**Source text:**
Tag Archives: middle-east

40 Years Ago I Became a Settler

40 years ago to this day I became a settler in the Occupied Palestinian Territories. I certainly did not think of myself as a settler at the time. Aged 23 and after a decade growing up in a Zionist youth movement in the UK, I was “making Aliyah,” immigrating to Israel to fulfil the first priority of a practical Zionist. I was going to take my place in the collective national project of the Jewish people in the State of Israel. My first destination was an absorption centre in East Talpiot in Jerusalem. By chance, it was in walking distance of the campus of the Institute for Youth Leaders from Abroad where I had spent five months of a gap year in Israel, in 1978. I do not recall ever going to look at the new suburb of East Talpiot being built close by during my time there, but by the time I arrived on New Year’s Eve 1984, it was a well-established and built-up neighbourhood. We knew that the building we were in had been Jordanian before 1967, but I also did not ask myself about the history and fate of the Palestinian teachers’ training college that had been there.

I was well aware that East Talpiot is in East Jerusalem, over the Green Line that marked the border between Israel and Jordan from 1949 until 1967, as illegal under international law as any other settlement in the Occupied Palestinian Territories. That did not matter to me, as in my mind it was clear that whatever future diplomatic agreements there might be between Israel and Jordan or the Palestinians, Jerusalem must remain undivided under Israeli sovereignty. That was not negotiable. East Talpiot was one of the ring of new neighbourhoods built around Jerusalem after the conquest of East Jerusalem in the June 1967 war. My family’s only relative living in Israel, my second cousin, lived in another of them, French Hill, and I could no more imagine her and her family having to move out of their neighbourhood than I could my own family having to leave our home in Manchester.

Questions about pictured scenes:
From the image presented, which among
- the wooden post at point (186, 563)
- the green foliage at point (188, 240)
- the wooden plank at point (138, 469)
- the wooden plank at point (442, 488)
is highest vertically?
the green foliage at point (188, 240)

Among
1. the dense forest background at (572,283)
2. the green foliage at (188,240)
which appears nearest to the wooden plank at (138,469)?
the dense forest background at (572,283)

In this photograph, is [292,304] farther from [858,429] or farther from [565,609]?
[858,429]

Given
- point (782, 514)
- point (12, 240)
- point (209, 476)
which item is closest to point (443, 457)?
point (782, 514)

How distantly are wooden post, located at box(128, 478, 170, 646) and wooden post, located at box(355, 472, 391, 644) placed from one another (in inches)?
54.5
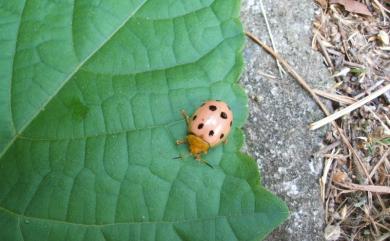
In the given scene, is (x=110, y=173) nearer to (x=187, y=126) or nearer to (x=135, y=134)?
(x=135, y=134)

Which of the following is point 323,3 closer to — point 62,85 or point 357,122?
point 357,122

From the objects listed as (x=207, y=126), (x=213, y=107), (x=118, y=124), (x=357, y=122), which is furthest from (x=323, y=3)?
(x=118, y=124)

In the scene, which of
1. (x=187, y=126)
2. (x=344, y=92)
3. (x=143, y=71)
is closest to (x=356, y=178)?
(x=344, y=92)

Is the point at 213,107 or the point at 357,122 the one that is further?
the point at 357,122

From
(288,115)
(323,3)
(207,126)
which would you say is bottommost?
(207,126)

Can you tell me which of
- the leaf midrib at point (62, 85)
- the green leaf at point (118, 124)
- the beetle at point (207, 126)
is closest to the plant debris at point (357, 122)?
the beetle at point (207, 126)

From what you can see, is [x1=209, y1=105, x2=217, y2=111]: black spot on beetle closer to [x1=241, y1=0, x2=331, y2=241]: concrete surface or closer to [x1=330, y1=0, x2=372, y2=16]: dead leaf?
[x1=241, y1=0, x2=331, y2=241]: concrete surface
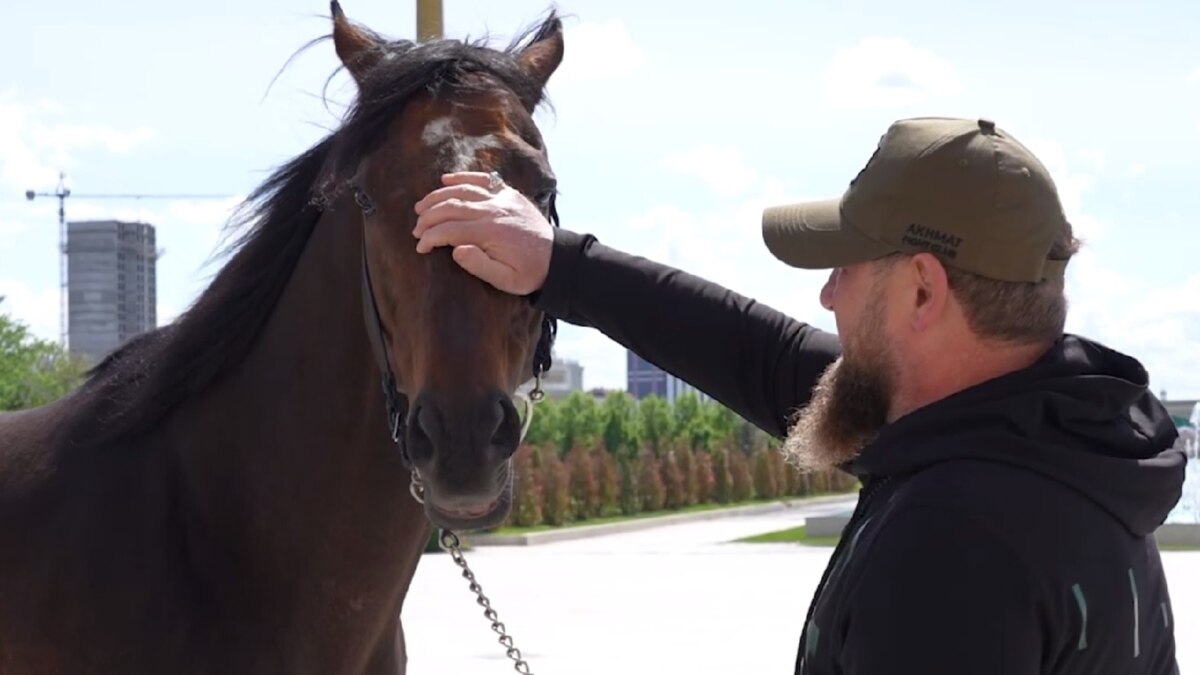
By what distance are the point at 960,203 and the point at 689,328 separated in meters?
1.10

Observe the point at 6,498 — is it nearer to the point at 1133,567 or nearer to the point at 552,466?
the point at 1133,567

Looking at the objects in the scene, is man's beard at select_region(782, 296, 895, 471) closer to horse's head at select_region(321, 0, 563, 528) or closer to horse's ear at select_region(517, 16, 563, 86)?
horse's head at select_region(321, 0, 563, 528)

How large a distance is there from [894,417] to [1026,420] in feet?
0.80

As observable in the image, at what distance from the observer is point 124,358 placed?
370 cm

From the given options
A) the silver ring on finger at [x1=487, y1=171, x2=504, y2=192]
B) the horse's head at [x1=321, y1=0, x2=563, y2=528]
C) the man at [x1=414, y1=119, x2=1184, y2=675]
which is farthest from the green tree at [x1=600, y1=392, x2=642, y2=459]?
the man at [x1=414, y1=119, x2=1184, y2=675]

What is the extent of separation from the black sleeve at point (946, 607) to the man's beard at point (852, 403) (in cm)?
34

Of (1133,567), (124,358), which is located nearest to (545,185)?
(124,358)

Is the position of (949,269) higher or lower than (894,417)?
higher

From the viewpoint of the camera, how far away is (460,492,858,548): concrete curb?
24.5m

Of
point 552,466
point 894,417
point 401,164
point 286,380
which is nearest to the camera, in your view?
point 894,417

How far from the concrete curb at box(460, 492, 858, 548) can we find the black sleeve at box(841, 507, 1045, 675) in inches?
678

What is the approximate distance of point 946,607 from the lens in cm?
162

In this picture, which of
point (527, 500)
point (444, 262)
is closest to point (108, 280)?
point (527, 500)

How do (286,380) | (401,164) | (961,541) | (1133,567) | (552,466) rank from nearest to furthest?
1. (961,541)
2. (1133,567)
3. (401,164)
4. (286,380)
5. (552,466)
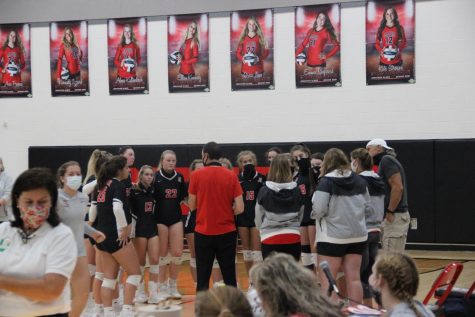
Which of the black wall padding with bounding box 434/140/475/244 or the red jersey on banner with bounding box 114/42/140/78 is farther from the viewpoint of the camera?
the red jersey on banner with bounding box 114/42/140/78

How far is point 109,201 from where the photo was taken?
7438 mm

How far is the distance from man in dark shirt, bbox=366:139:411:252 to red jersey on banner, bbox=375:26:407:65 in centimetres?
542

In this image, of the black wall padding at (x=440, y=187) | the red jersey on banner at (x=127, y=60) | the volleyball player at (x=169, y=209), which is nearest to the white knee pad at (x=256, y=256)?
the volleyball player at (x=169, y=209)

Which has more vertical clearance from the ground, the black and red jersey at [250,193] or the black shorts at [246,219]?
the black and red jersey at [250,193]

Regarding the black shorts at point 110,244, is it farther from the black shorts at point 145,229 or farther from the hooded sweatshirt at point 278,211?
the hooded sweatshirt at point 278,211

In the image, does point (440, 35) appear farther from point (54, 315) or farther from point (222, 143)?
point (54, 315)

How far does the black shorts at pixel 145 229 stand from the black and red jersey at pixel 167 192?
1.36 ft

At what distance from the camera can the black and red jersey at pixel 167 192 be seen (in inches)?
351

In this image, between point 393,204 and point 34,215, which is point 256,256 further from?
point 34,215

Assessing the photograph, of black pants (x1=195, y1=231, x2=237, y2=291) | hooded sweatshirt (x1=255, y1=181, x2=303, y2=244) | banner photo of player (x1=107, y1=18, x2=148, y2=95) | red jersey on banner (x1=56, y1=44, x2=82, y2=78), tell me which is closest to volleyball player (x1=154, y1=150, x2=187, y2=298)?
black pants (x1=195, y1=231, x2=237, y2=291)

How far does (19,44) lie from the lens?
15516 millimetres

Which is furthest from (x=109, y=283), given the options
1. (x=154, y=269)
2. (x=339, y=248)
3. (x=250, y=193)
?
(x=339, y=248)

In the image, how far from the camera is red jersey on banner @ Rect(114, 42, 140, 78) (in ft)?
48.8

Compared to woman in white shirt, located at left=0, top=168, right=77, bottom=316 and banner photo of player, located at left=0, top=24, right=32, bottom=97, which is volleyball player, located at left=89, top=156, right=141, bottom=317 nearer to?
woman in white shirt, located at left=0, top=168, right=77, bottom=316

**Task goal:**
Write the next part of the personal essay about becoming a settler in East Jerusalem, starting after its last sentence.

**Expected answer:**
East Talpiot. Photo by By Hagai Agmon-Snir

A decade later, in 1995, as I made my preparations to leave Israel and return to the UK to take up my first full-time academic position, I had misgivings about abandoning a campaign I was involved in to stop another Jerusalem suburb being built. Through a dialogue group between West Jerusalem Israelis and Palestinians in the West Bank town of Beit Sahour, I had a stake in preventing the building of Har Homa on the land of Jebel abu Ghneim, owned by Beit Sahouris as well as Palestinians in the neighbouring village of Umm Tuba and Jewish owners from before the 1948 war. A colleague assured me that Har Homa would never be built, and indeed soon after I left the Israeli government shelved the plan. However, the victory was short-lived. After the right-wing Likud government defeated the Labour-led “peace government” in the 1996 elections, the settlement plans were revived and went ahead despite further Palestinian appeals to the UN. I did not see Har Homa until years later in 2012, when it had about 25,000 residents and looked as established as the other Jewish settlement suburbs built around Jerusalem since 1967, including East Talpiot. Har Homa is another brick in the wall obstructing Palestinian nationhood.

View of Har Homa from Beit Sahour. Photo by Daniel Case.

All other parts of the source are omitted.